> **EXERCISE TASK**:
Reproduce each of the lines below precisely as they appear, but omit the pictures.

> **INPUT ROWS**:
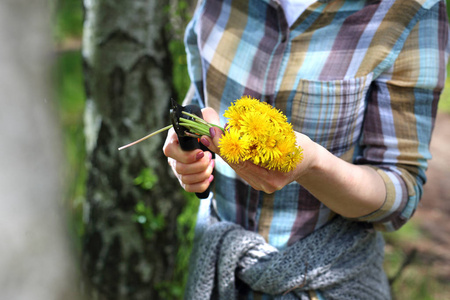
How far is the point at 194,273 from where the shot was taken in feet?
4.84

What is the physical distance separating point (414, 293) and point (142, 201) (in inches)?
78.7

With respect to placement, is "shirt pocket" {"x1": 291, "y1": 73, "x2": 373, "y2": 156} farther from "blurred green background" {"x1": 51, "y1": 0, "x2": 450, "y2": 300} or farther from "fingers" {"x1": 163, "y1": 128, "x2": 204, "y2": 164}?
"blurred green background" {"x1": 51, "y1": 0, "x2": 450, "y2": 300}

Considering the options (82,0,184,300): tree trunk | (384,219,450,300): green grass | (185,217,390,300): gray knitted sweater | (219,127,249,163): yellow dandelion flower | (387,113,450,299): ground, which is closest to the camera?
(219,127,249,163): yellow dandelion flower

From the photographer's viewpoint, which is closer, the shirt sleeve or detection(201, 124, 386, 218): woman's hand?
detection(201, 124, 386, 218): woman's hand

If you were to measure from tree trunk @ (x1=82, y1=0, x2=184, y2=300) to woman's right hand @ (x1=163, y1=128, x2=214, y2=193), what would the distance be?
1.24m

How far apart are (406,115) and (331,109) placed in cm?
21

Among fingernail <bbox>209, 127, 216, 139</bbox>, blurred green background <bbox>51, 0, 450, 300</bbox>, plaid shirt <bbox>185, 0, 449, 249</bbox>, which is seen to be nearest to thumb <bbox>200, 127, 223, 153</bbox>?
fingernail <bbox>209, 127, 216, 139</bbox>

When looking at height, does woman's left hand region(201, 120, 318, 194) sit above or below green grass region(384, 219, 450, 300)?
above

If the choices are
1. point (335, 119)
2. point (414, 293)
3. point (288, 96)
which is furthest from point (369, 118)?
point (414, 293)

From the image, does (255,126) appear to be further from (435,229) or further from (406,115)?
(435,229)

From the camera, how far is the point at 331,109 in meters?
1.23

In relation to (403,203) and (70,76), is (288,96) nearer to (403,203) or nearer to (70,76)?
(403,203)

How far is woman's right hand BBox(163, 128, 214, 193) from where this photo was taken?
3.81ft

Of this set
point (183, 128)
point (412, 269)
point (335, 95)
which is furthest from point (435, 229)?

> **COMPLETED TASK**:
How far is the point at 194,273 from where the shot was taken in feet?
4.84

What is the physical distance separating point (414, 293) and point (142, 201) (in inches)?
78.7

With respect to placement, is "shirt pocket" {"x1": 291, "y1": 73, "x2": 373, "y2": 156} farther from "blurred green background" {"x1": 51, "y1": 0, "x2": 450, "y2": 300} or farther from "fingers" {"x1": 163, "y1": 128, "x2": 204, "y2": 164}?
"blurred green background" {"x1": 51, "y1": 0, "x2": 450, "y2": 300}

Considering the options (82,0,184,300): tree trunk | (384,219,450,300): green grass | (185,217,390,300): gray knitted sweater | (219,127,249,163): yellow dandelion flower | (387,113,450,299): ground, which is closest to the camera?
(219,127,249,163): yellow dandelion flower

From the photographer's viewpoint, which is closer, the shirt sleeve or detection(201, 124, 386, 218): woman's hand?
detection(201, 124, 386, 218): woman's hand

If you were to measure from tree trunk @ (x1=82, y1=0, x2=184, y2=300) to woman's right hand @ (x1=163, y1=128, x2=214, y2=193), what would the distance be?
1.24m

How far apart are (406,115) and (331,109) placed in cm?
21

Among fingernail <bbox>209, 127, 216, 139</bbox>, blurred green background <bbox>51, 0, 450, 300</bbox>, plaid shirt <bbox>185, 0, 449, 249</bbox>, which is seen to be nearest to thumb <bbox>200, 127, 223, 153</bbox>?
fingernail <bbox>209, 127, 216, 139</bbox>

When looking at height, does woman's left hand region(201, 120, 318, 194) sit above or below green grass region(384, 219, 450, 300)?
above

If the choices are
1. point (335, 119)
2. point (414, 293)
3. point (288, 96)
which is furthest from point (369, 118)?
point (414, 293)

From the image, does (255,126) appear to be further from (435,229) or further from (406,115)?
(435,229)

From the camera, how far is the point at 331,109 in meters?
1.23

In relation to (403,203) and (70,76), is (288,96) nearer to (403,203) or nearer to (70,76)?
(403,203)

How far is woman's right hand BBox(163, 128, 214, 193) from where this photo was taken?
3.81ft

Of this set
point (183, 128)
point (412, 269)
point (335, 95)
which is furthest from point (435, 229)?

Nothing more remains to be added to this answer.